The transportation models were based on several assumptions with respect to travel time, type of travel (to work, pleasure, from work etc.), geo-economic structure of the country studied and other variables. The models also utilize an emission-vehicle speed curve (Fig. 3), derived from measurements from three different studies, FortMc-Henry (Pierson, 1996, Haifa (Tratakovsky, 1997) and Jerusalem (Yavin, 1998). The emission rate results obtained from the transportation models referred to CO, NOx and VOC.The various specific organic compounds comprising the VOC group were calculated using the percentages of VOC vehicle emission out of total VOC based on a study conducted by Kleindienst (1992). Although Kleindienst evaluated only 82% of the individual compounds, it was assumed that the organic compounds in their respective ratios also constituted the remaining 18% of the total emitted pollutants.
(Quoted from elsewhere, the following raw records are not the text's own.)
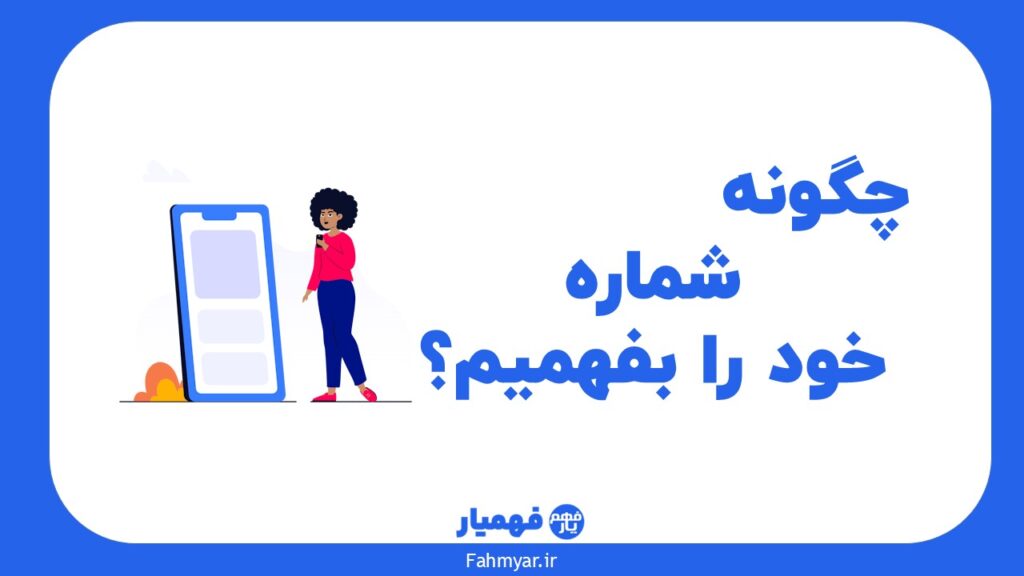 چگونه شماره سیم‌کارت خود را بفهمیم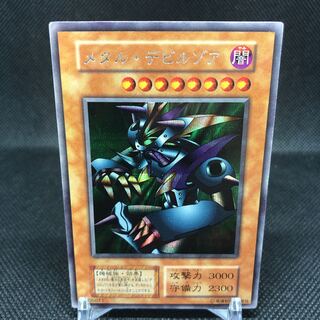Metalzoa Early Secret Rare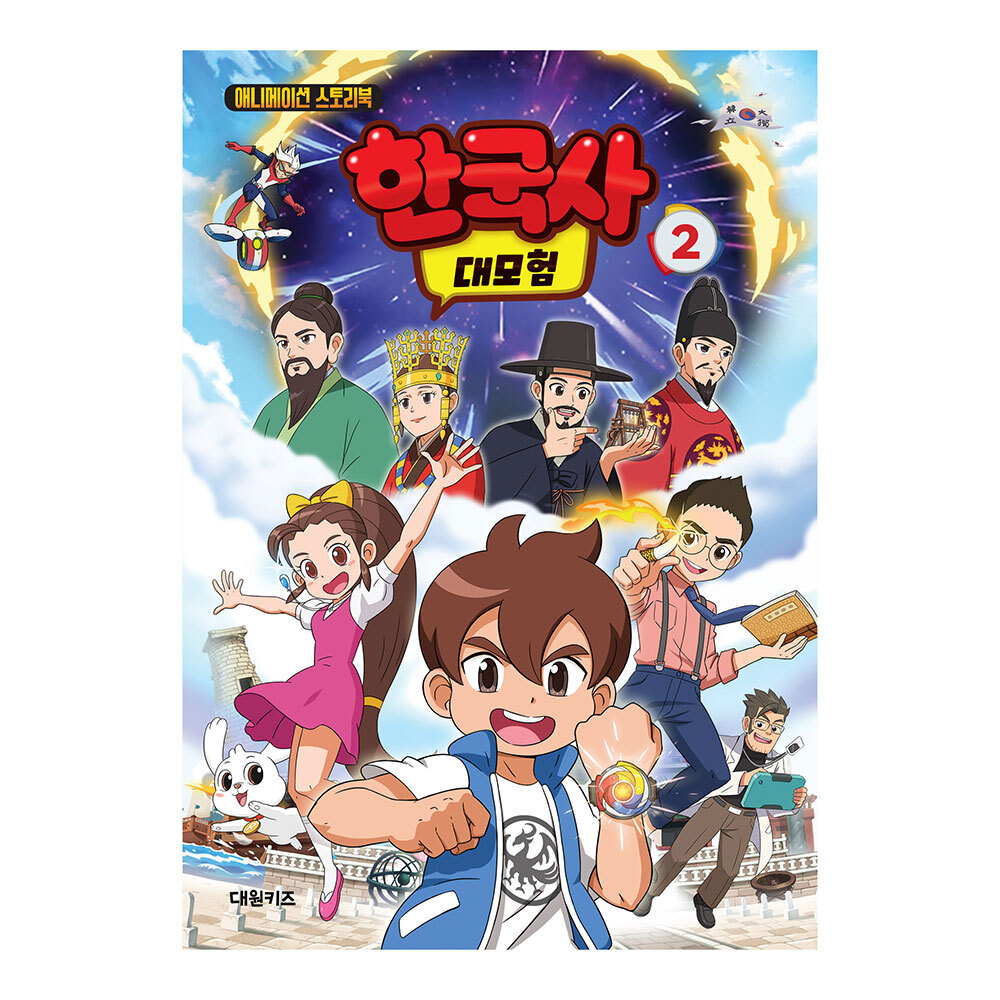 [대원키즈] 애니메이션 스토리북 한국사 대모험 2권 제품 이미지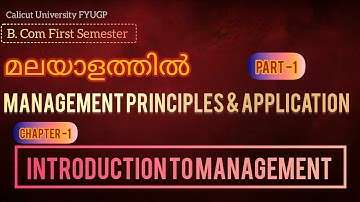 Management Principles &Application|Introduction to Management|FYUGP|Calicut University|1st sem|B.Com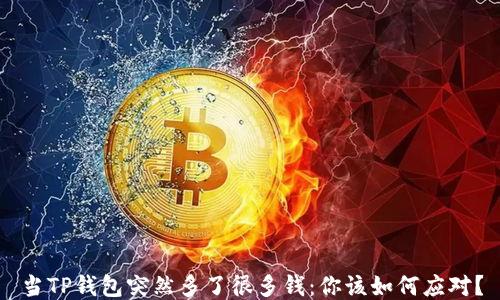 
当TP钱包突然多了很多钱：你该如何应对？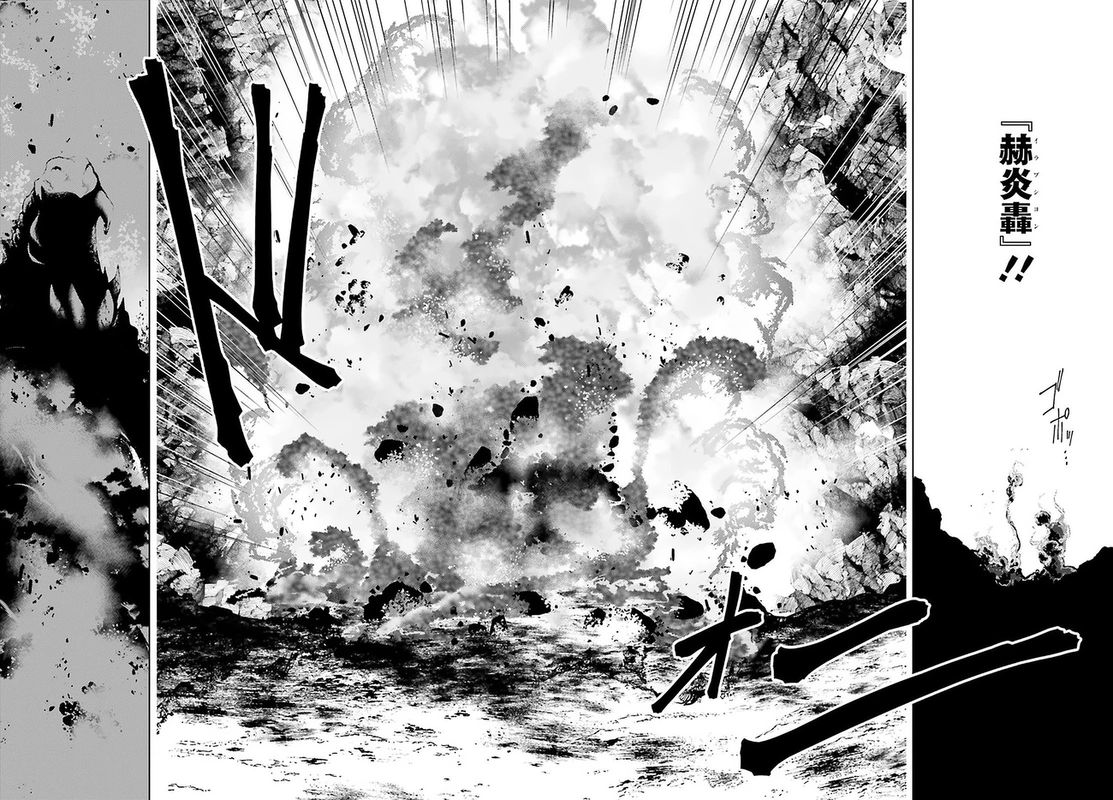Buta Koushaku Ni Tensei Shitakara Kondo Wa Kimi Ni Suki To IItai 34 14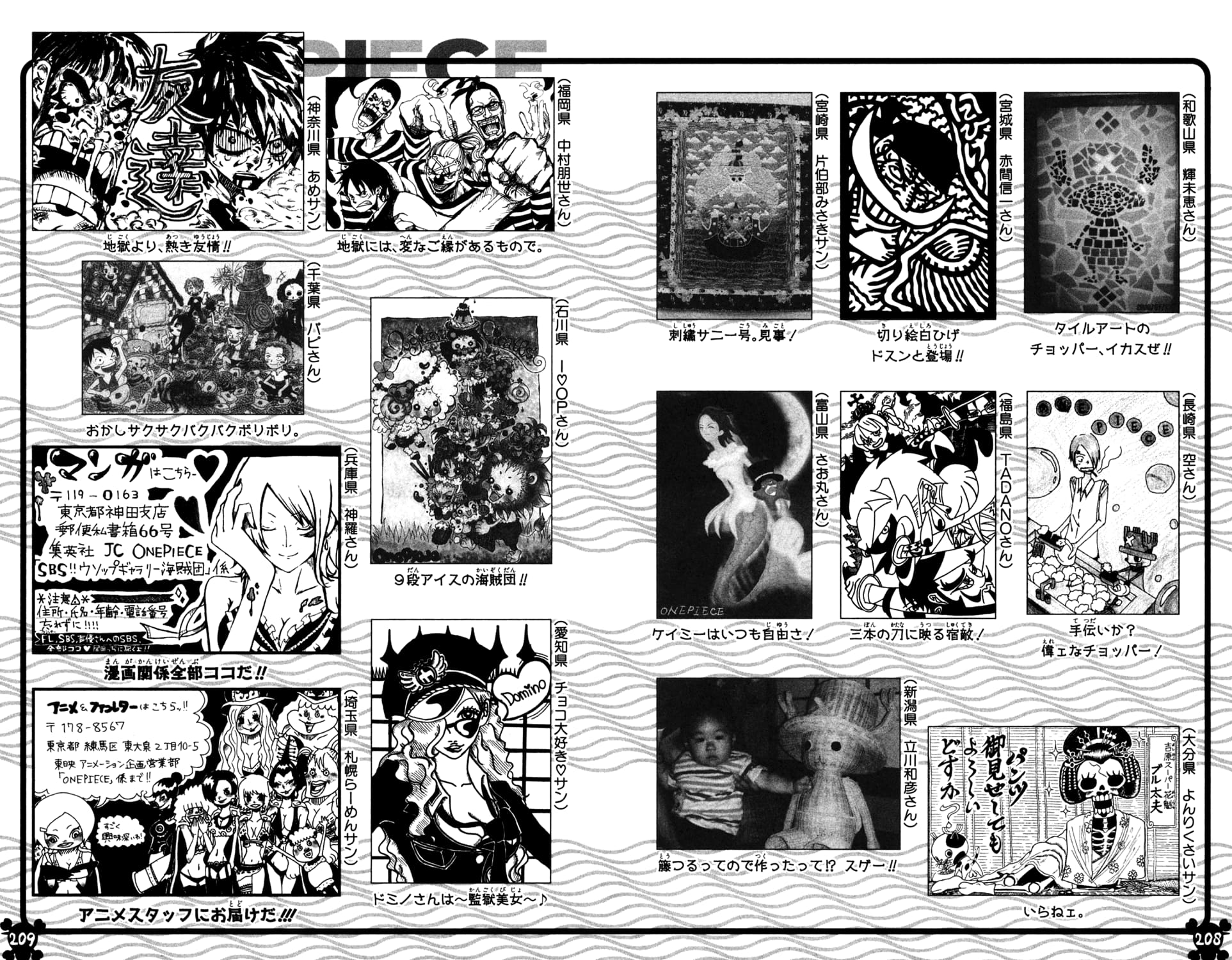 One Piece, Chapter 551 image 19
It should be noted that the emissions results obtained from the transportation model all related to peak morning transportation loads. In order to calculate the emissions for all hours of the day, a vehicle load versus hour of day curve for a medium sized city (Netanya 1995, Fig 4.) was employed. It is reasonable to assume that such a medium sized city represents the average between rural areas and large urban areas.
4.2 Trains
The data concerning train and railway statistics was collected from The Israel Rail Corporation ( The EPA emission factors ( were used to calculate the emissions assuming average fuel consumption per kilometer traveled.
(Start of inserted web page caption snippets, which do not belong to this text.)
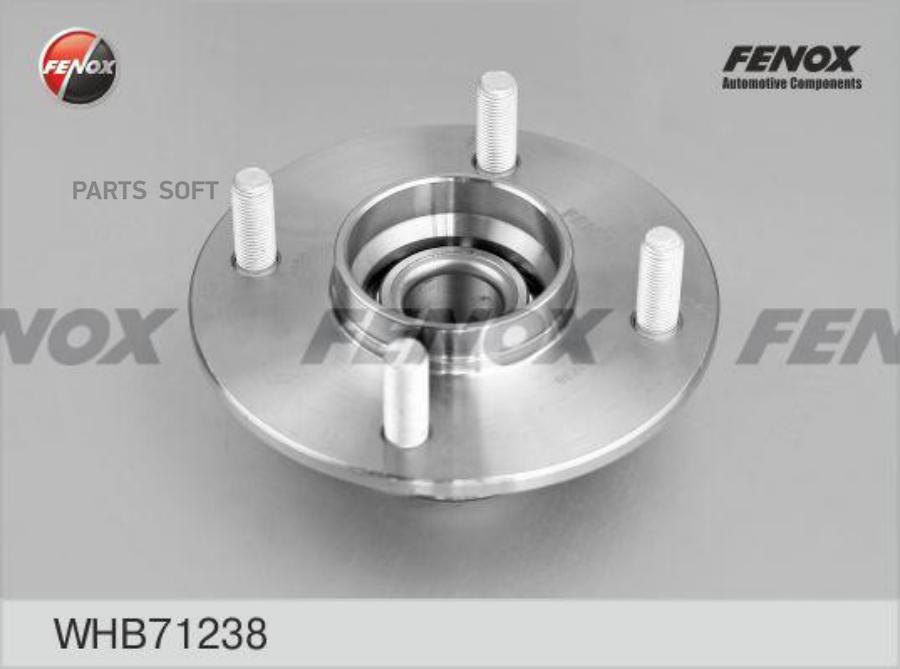 

WHB71238_к-кт подшипника ступицы !задн. Nissan Almera Classic 06>/Sentra 01-06/Sunny 06>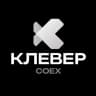 КЛЕВЕР COEX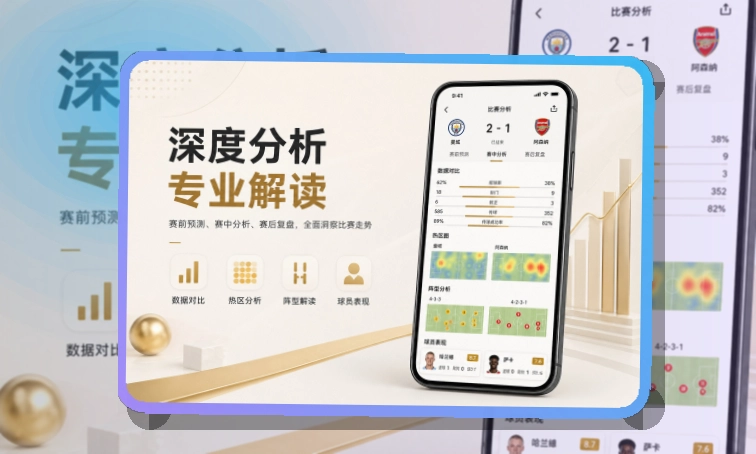 买球站手机看赛应用获取，适合长期关注方便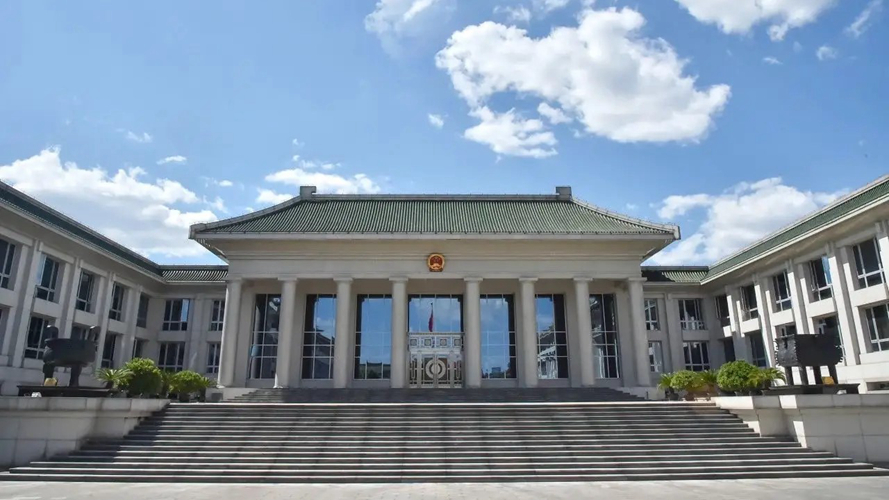 最高人民检察院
4.3 Aviation Transportation
In order to calculate the NOx, VOC and CO emissions from civilian aviation transportation sources, information was obtained from the Israeli Aviation Administration concerning the number of daily incoming and outgoing flights from the Ben Gurion International Airport, The daily flights were divided into heavy (Boeing 757, 767 and 747 or equivalents) and medium plane categories assuming an average fleet distribution (EL-AL fleet: 65% medium sized planes 35% heavy planes). The number of flights in each category was multiplied by the appropriate fuel consumption factor, (supplied by El-Al). The fuel consumption factors relate to the fuel consumed starting from engine ignition, idling, taxing and in flight between Israel’s Ben-Gurion airport and the Israeli Mediterranean coastline. The fuel consumption thus obtained was then multiplied by the EPA emission factors in order to obtain the relevant emission rates.